In other embodiments of the system 20, the image source 22 may be a human being (various security embodiments), persons and objects outside of a vehicle (various external vehicle sensor embodiments), air or water in a particular area (various environmental detection embodiments), or some other type of image source 22.
B. Sensor
The sensor 24 is any device capable of capturing the ambient image 26 from the image source 22. The ambient image 26 can be at virtually any wavelength of light or other form of medium capable of being captured in the form of an image, such as a ultrasound “image.” The different types of sensors 24 can vary widely in different embodiments of the system 20. In a vehicle safety restraint application embodiment, the sensor 24 may be a standard or high-speed video camera. In a preferred embodiment, the sensor 24 should be capable of capturing images fairly rapidly, because the various heuristics used by the system 20 can evaluate the differences between the various sequence or series of images to assist in the segmentation process. In some embodiments of the system 20, multiple sensors 24 can be used to capture different aspects of the same image source 22. For example, in a safety restraint embodiment, one sensor 24 could be used to capture a side image while a second sensor 24 could be used to capture a front image, providing direct three-dimensional coverage of the occupant area.
The variety of different types of sensors 24 can vary as widely as the different types of physical phenomenon and human sensation. Some sensors 24 are optical sensors, sensors 24 that capture optical images of light at various wavelengths, such as infrared light, ultraviolet light, x-rays, gamma rays, light visible to the human eye (“visible light”), and other optical images. In many embodiments, the sensor 24 may be a video camera. In a preferred airbag embodiment, the sensor 24 is a video camera.
Other types of sensors 24 focus on different types of information, such as sound (“noise sensors”), smell (“smell sensors”), touch (“touch sensors”), or taste (“taste sensors”). Sensors can also target the attributes of a wide variety of different physical phenomenon such as weight (“weight sensors”), voltage (“voltage sensors”), current (“current sensor”), and other physical phenomenon (collectively “phenomenon sensors”). Sensors 24 that are not image-based can still be used to generate an ambient image 26 of a particular phenomenon or situation.
C. Ambient Image
The ambient image 26 is any image captured by the sensor 24 for which the system 20 desires to identify the segmented image 30. Some of the characteristics of the ambient image 26 are determined by the characteristics of the sensor 24. For example, the markings in an ambient image 26 captured by an infrared camera will represent different target or source characteristics than the ambient image 26 captured by a ultrasound device. The sensor 24 need not be light-based in order to capture the ambient image 26, as is evidenced by the ultrasound example mentioned above.

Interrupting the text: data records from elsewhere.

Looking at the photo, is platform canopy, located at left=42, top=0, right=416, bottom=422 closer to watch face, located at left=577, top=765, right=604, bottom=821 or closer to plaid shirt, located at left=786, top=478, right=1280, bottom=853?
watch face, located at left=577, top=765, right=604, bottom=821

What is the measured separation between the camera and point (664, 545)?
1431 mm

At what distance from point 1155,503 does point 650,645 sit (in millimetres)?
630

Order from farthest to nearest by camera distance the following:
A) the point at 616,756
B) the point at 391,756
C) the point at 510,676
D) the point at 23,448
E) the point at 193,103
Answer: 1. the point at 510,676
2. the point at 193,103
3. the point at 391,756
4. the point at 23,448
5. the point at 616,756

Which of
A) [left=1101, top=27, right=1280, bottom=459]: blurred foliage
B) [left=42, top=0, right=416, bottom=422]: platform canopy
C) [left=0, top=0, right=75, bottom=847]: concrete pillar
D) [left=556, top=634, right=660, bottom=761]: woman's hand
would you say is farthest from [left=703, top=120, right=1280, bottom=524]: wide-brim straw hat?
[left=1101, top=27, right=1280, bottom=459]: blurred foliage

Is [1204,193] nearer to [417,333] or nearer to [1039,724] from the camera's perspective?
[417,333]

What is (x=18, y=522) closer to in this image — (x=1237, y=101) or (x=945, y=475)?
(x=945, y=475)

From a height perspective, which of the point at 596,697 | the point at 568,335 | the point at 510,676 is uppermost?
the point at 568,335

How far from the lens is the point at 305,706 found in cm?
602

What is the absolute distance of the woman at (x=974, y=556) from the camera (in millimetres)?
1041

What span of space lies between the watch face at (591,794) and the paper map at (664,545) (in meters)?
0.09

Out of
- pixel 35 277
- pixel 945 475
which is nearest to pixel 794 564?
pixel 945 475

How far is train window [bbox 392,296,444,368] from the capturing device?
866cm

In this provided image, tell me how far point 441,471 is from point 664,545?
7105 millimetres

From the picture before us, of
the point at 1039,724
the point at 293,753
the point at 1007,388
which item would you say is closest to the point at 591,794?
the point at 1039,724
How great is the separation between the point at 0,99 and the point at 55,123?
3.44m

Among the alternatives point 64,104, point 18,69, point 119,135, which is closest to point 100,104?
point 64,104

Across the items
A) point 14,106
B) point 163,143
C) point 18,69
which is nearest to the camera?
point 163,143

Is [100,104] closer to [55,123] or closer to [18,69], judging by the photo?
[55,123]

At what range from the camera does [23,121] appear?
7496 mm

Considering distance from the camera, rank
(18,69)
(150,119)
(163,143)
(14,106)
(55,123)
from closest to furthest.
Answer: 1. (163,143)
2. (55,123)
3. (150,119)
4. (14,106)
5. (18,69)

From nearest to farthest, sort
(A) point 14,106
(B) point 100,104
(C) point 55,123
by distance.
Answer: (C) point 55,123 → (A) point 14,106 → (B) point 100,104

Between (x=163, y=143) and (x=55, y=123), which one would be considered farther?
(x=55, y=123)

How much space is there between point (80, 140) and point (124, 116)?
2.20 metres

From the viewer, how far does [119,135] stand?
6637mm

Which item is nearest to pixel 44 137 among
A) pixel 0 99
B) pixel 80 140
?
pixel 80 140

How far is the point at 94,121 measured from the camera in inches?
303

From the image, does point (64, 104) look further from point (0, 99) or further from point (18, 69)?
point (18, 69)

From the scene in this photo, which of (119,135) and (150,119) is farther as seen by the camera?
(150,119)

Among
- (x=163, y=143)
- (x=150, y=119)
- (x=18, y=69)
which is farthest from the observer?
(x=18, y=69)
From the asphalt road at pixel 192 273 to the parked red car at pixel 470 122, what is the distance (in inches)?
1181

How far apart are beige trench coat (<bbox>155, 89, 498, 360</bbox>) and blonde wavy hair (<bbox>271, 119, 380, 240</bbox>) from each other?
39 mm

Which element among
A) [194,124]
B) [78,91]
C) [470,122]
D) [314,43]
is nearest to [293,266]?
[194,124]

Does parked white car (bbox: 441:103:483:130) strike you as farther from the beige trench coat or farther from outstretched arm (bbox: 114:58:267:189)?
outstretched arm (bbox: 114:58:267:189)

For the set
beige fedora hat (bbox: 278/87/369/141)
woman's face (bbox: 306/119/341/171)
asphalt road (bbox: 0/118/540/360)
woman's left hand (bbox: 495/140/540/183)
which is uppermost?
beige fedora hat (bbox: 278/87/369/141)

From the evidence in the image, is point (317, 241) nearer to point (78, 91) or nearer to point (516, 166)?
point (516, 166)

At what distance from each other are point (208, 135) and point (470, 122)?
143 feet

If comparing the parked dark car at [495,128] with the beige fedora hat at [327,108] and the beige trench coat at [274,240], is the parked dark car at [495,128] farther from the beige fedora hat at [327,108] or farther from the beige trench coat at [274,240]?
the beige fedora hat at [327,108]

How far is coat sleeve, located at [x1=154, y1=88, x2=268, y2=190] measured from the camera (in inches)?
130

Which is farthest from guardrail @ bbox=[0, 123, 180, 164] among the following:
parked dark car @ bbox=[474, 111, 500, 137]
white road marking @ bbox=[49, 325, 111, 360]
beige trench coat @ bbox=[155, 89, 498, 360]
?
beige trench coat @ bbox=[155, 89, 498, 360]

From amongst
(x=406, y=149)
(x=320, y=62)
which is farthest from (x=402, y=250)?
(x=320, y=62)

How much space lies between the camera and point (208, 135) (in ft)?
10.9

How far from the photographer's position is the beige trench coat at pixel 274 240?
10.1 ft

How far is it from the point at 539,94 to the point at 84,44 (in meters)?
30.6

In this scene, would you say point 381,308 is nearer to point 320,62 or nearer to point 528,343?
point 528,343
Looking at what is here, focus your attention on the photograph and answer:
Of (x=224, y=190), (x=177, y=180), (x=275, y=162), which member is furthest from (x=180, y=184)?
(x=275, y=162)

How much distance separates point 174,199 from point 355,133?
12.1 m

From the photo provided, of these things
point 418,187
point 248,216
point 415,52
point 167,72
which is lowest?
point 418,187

In some embodiments, the ambient image 26 is a digitally captured image, in other embodiments it is an analog captured image that has subsequently been converted to a digital image to facilitate automatic processing by a computer. The ambient image 26 can also vary in terms of color (black and white, grayscale, 8-color, 16-color, etc.) as well as in terms of the number of pixels and other image characteristics.
In a preferred embodiment of the system 20, a series or sequence of ambient images 26 are captured. The system 20 can be aided in image segmentation if different snapshots of the image source 22 are captured over time. For example, the various ambient images 26 captured by a video camera can be compared with each other to see if a particular portion of the ambient image 26 is animate or inanimate.
D. Computer System or Computer
In order for the system 20 to perform the various heuristics described below in a real time or substantially real-time manner, the system 20 can incorporate a wide variety of different computational devices, such as programmable logic devices (PLDs), embedded computers, or other form of computation devices (collectively a “computer system” or simply a “computer” 28). In many embodiments, the same computer system 20 used to segment the target image 30 from the ambient image 26 is also used to perform the application processing that uses the segmented image 30. For example, in a vehicle safety restraint embodiment such as an airbag deployment application, the computer system 20 used to identify the segmented image 30 from the ambient image 26 can also be used to determine: (1) the kinetic energy of the human occupant needed to be absorbed by the airbag upon impact with the human occupant, (2) whether or not the human occupant will be too close (the “at-risk-zone”) to the deploying airbag at the time of deployment; (3) whether or not the movement of the occupant is consistent with a vehicle crash having occurred; (4) the type of occupant, such as adult, child, rear-facing child seat, etc.
E. Segmented Image or Target Image
The segmented image 30 is any part of the ambient image 26 that is used by some type of application for subsequent processing. In other words, the segmented image 30 is the part of the ambient image 26 that is relevant to the purposes of the application using the system 20. Thus, the types of segmented images 30 identified by the system 20 will depend on the types of applications using the system 20 to segment images. In a vehicle safety restraint embodiment, the segmented image 30 is the image of the occupant, or at least the upper torso portion of the occupant. In other embodiments of the system 20, the segmented image 30 can be any area of importance in the ambient image 26.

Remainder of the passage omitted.